Don’t let California government use COVID-19 as an excuse to expand surveillance
Despite heroic efforts by local public health experts and the state’s proactive shelter-in-place orders, we have now lost over one thousand Californians to COVID-19.
This virus is a formidable opponent. Fighting it effectively will require our leaders to make smart choices that align with medical evidence and address the staggering racial and economic disparities of this disease.
As such, it’s critical that California’s pandemic response be led by public health experts, not by tech companies that lack a commitment to protecting constitutional rights, civil liberties and civil rights.
In the coming weeks and months, politicians across the country will promote the widespread use of invasive digital and biometric surveillance. Yet we should be skeptical of legislation openly, or secretly, written by corporations that stand to profit by further tracking people’s movements.
In California and throughout the United States, closed-door meetings between tech companies and government officials are worrying because they have the potential to steer response to COVID-19 in the wrong direction. Simply put, from a public health perspective, most of the technologies touted are ineffective.
In recent weeks, companies have promoted flawed fever-tracking technology, which comes with a hefty price tag but provides no effective relief in identifying coronaviruses.
These devices are marketed with added capacity for facial recognition. This is a cause for deep concern – not just because of the high error rate. All types of tracking devices – facial recognition or other surveillance tools – can later be deployed to further erode constitutional liberties. Federal immigration officials have already exploited face surveillance to track and detain people for deportation.
As responses to COVID-19 are developed, efforts must be taken to avoid exacerbating existing disparities. This disease falls heaviest on the most vulnerable communities.
In Wisconsin, where African Americans comprise only six percent of the state’s population, they account for more than 50 percent of the deaths.
Much like the novel coronavirus, invasive government scrutiny does not burden all of us equally. It magnifies the harm in every unjust system it touches – from criminal justice to immigration enforcement – where civil liberties violations against people of color are already endemic.
Sadly, national crises present opportunities to erode civil liberties.
In Bolivia, elections were canceled. Hungary’s leadership restricted freedom of speech and has now criminalized speech that would interfere with the government’s response to COVID-19. They have also suspended elections. Israel ordered the closure of courts.
In the wake of 9/11, the Patriot Act was rushed through Congress, with some legislators later admitting they had not completely read the legislation. Vast government spying on the digital lives of Americans also ensued, with the help of telecommunications companies – all without warrants.
To be sure, COVID-19 may necessitate changes to how we live our lives – but those changes should be calibrated to align with medical evidence. This means investing in thorough, accessible, and rigorous testing.
In California, let’s reinforce our medical infrastructure. Let’s acquire more ventilators, increase intensive care capacity and provide essential health workers an ongoing supply of personal protective equipment (PPE). Let’s expand telemedicine for time-sensitive and essential services like reproductive health.

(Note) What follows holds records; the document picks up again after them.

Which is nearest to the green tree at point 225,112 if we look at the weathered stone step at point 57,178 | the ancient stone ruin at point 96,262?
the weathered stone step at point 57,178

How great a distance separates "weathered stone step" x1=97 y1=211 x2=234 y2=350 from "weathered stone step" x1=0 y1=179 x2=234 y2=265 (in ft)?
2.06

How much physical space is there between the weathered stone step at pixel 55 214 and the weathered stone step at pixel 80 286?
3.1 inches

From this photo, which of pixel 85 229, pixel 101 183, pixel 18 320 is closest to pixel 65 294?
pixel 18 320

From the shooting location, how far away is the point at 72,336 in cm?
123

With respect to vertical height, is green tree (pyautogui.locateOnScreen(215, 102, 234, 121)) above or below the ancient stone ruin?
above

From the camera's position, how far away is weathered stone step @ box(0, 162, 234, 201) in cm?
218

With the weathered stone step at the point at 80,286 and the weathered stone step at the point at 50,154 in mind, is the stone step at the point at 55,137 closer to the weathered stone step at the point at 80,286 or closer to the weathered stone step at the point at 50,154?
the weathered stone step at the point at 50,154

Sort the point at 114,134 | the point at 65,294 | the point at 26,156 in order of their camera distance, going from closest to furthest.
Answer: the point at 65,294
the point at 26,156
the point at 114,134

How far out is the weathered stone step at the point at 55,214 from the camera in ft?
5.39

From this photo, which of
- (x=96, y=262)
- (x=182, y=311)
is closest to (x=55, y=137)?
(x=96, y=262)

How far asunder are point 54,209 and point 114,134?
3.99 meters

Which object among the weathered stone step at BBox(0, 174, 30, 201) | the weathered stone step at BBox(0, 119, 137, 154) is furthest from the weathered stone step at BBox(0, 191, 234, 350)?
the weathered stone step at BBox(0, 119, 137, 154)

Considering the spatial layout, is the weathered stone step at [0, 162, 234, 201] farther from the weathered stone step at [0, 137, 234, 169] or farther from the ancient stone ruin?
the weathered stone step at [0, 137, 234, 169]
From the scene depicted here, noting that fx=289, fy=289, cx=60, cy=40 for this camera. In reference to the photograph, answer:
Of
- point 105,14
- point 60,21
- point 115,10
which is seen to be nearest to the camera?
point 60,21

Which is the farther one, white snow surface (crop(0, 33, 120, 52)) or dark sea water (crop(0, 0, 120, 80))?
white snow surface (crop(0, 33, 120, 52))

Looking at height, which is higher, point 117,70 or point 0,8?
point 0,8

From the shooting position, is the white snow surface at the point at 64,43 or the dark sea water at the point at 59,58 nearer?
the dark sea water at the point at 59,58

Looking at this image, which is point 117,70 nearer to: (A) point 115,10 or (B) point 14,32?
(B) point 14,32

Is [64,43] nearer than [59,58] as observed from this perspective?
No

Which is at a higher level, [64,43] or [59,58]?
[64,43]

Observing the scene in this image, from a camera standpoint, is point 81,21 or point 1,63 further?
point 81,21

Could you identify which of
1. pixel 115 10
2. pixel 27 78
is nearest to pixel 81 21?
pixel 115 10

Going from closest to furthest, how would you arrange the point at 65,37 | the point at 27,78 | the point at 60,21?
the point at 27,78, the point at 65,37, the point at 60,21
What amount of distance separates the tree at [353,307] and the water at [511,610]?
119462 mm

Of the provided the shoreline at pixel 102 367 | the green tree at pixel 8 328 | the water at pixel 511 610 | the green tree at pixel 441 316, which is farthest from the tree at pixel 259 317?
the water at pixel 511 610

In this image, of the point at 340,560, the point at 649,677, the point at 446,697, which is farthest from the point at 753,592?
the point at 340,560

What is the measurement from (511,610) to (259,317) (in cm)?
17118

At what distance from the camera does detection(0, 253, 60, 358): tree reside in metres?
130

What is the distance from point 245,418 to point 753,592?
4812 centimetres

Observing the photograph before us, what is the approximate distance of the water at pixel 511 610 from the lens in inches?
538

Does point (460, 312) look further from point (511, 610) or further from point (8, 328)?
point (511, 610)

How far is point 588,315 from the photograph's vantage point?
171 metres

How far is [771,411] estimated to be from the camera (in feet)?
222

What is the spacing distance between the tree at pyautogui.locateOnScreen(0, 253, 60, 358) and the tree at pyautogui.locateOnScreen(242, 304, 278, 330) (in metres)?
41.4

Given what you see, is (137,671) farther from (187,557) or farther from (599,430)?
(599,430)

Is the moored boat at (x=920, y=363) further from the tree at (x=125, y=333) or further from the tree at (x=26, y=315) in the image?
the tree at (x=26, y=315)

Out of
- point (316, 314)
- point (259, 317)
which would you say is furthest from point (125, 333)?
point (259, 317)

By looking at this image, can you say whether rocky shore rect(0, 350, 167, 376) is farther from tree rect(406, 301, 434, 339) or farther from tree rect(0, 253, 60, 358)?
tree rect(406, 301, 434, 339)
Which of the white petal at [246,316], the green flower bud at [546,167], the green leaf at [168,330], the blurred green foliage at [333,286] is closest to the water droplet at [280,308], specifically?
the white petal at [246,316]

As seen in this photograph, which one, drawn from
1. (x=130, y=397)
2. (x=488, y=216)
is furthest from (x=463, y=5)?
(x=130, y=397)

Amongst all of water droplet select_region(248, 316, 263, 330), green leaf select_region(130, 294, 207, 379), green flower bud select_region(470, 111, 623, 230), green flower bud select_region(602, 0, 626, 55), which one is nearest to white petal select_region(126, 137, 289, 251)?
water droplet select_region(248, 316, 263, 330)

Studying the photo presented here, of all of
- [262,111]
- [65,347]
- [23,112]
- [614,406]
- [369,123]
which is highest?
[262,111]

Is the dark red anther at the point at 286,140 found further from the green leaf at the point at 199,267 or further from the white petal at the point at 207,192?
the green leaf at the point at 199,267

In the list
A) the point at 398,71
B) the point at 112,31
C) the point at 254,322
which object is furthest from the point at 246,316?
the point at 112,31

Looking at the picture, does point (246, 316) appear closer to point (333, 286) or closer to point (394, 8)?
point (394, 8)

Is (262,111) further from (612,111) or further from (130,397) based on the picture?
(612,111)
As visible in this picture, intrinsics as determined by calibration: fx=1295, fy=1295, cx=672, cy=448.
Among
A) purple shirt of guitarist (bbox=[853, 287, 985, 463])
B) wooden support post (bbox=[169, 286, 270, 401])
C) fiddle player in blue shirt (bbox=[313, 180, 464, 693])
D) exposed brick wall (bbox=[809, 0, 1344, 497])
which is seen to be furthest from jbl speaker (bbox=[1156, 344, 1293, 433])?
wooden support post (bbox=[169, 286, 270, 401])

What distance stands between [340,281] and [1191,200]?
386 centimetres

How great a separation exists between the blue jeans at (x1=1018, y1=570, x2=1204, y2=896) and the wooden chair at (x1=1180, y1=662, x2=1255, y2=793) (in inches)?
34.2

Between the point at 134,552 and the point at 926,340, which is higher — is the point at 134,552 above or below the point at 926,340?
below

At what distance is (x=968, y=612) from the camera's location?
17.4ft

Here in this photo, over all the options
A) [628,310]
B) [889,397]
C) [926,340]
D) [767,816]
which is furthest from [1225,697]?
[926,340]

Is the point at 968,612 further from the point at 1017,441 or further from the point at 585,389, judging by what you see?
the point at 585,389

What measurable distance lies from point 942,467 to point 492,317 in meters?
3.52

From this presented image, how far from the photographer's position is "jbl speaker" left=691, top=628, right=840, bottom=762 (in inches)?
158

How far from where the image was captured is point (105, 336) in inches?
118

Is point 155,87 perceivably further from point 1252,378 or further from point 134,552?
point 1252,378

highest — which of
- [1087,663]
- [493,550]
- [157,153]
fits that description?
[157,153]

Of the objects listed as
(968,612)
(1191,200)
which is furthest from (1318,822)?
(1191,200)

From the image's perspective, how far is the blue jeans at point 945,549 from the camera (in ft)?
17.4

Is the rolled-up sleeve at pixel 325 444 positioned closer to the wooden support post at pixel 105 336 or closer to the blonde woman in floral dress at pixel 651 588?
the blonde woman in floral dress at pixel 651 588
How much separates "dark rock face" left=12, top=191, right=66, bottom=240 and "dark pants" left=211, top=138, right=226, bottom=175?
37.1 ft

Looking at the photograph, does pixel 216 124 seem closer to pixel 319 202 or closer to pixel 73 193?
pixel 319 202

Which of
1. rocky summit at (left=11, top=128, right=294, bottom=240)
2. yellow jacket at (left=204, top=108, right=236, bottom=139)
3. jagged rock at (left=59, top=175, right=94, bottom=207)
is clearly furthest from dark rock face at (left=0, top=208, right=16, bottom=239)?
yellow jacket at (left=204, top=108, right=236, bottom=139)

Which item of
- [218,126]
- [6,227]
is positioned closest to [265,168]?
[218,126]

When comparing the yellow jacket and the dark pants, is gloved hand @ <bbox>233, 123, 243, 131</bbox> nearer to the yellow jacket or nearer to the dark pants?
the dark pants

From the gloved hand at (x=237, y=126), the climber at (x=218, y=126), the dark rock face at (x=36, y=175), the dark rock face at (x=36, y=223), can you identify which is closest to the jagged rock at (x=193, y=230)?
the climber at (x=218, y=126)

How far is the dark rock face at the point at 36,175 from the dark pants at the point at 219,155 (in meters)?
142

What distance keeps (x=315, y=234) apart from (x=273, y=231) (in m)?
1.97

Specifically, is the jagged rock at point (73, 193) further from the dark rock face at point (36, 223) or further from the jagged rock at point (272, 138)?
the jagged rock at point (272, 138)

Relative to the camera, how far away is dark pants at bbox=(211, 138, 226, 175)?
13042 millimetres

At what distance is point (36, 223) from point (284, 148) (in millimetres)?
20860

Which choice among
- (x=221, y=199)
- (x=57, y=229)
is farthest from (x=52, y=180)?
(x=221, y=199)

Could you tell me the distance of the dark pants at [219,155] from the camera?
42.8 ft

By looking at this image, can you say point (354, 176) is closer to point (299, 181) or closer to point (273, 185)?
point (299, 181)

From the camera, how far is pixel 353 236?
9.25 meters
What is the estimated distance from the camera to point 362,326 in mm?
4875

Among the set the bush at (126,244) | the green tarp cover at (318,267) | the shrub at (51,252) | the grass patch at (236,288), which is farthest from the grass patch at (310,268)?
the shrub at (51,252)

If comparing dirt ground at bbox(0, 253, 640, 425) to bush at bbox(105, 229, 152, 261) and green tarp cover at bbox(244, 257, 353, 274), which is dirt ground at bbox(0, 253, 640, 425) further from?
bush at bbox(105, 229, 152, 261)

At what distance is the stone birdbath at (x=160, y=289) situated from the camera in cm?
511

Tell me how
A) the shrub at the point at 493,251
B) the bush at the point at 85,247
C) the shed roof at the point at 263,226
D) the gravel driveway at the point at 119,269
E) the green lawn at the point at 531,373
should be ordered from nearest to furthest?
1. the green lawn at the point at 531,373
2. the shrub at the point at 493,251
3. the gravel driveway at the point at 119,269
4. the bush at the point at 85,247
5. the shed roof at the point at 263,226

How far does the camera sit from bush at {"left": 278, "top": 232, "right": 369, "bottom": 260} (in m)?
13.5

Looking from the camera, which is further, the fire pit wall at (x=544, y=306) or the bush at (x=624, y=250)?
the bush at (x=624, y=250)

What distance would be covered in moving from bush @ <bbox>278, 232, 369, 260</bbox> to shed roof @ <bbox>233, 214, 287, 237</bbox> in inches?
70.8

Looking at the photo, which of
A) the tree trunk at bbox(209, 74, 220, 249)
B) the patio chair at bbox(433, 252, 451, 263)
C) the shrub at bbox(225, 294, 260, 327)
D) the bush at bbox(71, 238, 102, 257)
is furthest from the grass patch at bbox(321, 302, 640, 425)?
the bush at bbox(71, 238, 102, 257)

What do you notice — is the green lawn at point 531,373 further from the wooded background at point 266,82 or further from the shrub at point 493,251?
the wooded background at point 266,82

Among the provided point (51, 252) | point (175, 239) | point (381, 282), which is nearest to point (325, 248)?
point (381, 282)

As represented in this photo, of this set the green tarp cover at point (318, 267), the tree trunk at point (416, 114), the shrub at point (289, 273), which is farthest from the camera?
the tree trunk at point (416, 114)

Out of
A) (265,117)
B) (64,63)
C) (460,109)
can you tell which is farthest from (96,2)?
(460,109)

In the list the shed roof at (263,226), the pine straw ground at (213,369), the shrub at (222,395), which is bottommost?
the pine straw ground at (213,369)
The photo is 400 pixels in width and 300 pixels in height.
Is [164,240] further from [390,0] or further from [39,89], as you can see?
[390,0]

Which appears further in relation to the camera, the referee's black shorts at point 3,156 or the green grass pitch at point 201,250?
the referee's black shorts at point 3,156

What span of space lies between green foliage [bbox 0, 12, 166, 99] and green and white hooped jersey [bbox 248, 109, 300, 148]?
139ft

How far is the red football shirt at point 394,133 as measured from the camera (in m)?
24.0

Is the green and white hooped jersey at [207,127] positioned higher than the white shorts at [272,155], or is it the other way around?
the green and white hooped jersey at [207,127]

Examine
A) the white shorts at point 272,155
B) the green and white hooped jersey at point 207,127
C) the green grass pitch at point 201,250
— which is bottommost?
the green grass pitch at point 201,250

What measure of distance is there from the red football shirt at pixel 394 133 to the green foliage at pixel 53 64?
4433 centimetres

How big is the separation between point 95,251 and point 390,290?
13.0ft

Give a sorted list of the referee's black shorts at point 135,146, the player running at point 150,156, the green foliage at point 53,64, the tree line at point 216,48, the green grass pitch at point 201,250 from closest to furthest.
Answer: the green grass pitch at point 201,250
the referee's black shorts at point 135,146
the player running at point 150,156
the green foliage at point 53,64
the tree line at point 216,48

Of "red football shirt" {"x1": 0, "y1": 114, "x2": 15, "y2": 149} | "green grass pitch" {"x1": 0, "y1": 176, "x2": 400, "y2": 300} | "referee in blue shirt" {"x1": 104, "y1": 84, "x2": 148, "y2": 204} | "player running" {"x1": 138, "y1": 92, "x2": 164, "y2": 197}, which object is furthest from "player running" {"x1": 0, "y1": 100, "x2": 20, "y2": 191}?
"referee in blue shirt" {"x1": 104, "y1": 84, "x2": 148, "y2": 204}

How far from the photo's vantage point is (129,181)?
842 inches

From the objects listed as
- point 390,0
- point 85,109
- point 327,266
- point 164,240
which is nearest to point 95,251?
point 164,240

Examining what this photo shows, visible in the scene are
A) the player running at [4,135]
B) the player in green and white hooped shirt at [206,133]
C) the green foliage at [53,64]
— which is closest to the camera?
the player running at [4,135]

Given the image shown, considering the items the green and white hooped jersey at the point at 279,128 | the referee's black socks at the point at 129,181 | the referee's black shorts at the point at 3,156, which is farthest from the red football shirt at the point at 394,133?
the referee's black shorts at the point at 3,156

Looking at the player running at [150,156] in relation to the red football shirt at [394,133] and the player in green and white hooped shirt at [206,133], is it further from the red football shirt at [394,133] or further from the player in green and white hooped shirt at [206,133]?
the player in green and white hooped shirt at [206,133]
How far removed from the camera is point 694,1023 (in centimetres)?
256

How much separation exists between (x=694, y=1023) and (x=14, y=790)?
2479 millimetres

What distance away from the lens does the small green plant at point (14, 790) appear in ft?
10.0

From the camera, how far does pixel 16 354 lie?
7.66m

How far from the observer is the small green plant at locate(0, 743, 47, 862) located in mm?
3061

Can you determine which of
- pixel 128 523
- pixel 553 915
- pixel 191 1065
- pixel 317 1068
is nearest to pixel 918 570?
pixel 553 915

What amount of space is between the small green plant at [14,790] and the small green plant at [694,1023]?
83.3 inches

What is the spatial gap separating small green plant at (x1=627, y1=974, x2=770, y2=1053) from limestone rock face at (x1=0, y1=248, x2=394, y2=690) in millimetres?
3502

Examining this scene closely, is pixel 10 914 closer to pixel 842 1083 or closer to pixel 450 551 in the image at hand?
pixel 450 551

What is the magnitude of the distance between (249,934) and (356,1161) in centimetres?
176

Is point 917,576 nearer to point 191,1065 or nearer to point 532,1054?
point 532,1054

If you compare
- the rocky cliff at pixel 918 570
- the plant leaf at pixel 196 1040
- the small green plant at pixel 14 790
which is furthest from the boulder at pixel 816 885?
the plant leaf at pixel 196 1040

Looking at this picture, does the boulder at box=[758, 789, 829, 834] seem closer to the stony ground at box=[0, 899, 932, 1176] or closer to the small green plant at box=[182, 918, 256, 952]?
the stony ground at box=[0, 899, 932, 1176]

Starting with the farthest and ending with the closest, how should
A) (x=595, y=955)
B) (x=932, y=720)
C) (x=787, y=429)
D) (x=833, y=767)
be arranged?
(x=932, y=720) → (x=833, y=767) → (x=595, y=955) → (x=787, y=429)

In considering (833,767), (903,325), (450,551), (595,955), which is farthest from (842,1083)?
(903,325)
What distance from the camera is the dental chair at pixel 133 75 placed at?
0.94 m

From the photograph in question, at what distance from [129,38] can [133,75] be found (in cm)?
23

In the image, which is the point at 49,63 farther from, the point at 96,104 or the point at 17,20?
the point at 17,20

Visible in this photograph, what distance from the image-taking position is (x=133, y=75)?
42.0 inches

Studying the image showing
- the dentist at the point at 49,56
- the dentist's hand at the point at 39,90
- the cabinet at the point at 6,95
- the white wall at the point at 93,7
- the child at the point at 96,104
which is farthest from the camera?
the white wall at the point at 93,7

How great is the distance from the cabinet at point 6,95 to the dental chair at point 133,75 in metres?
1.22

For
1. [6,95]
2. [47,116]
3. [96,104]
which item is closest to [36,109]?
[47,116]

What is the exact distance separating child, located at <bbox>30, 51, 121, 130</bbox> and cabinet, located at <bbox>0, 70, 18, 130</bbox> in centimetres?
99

Let’s invest in the state’s universities and colleges to study coronaviruses and pathways for vaccines. These would be proactive, medically effective next steps.
When the California Legislature returns this month, we will have critical choices to make. A bill proposed by Assemblymember Ed Chau, Assembly Bill 2261, would usher in the kind of surveillance systems that are exactly the wrong response to this crisis.
This bill would permit the deployment of dangerous face-scanning systems and make it more difficult for Californians to regulate their use. Many of these systems are simply flawed and incapable of distinguishing people, especially people of color.
Amid a global pandemic, this legislation could lead to Californians being denied essential needs and services – like housing, employment, and access to healthcare – based on a flawed scan of their face. Those “faceprints” would then reside forever in a corporate or government database and used for criminal or profit purposes unrelated to the pandemic.
As lawmakers look ahead, guarding against legislation that further hinders or burdens civil liberties must be a priority. Policies that restrict civil liberties should be limited, temporary, and only pursued if determined to be medically beneficial.
COVID-19 should not be the cause for expanding government or corporate spying, or justification for engaging in lucrative contracts that line the coffers of tech companies but don’t benefit the public.
It is well within our power to saves lives while also protecting the freedoms guaranteed by our state and federal constitutions.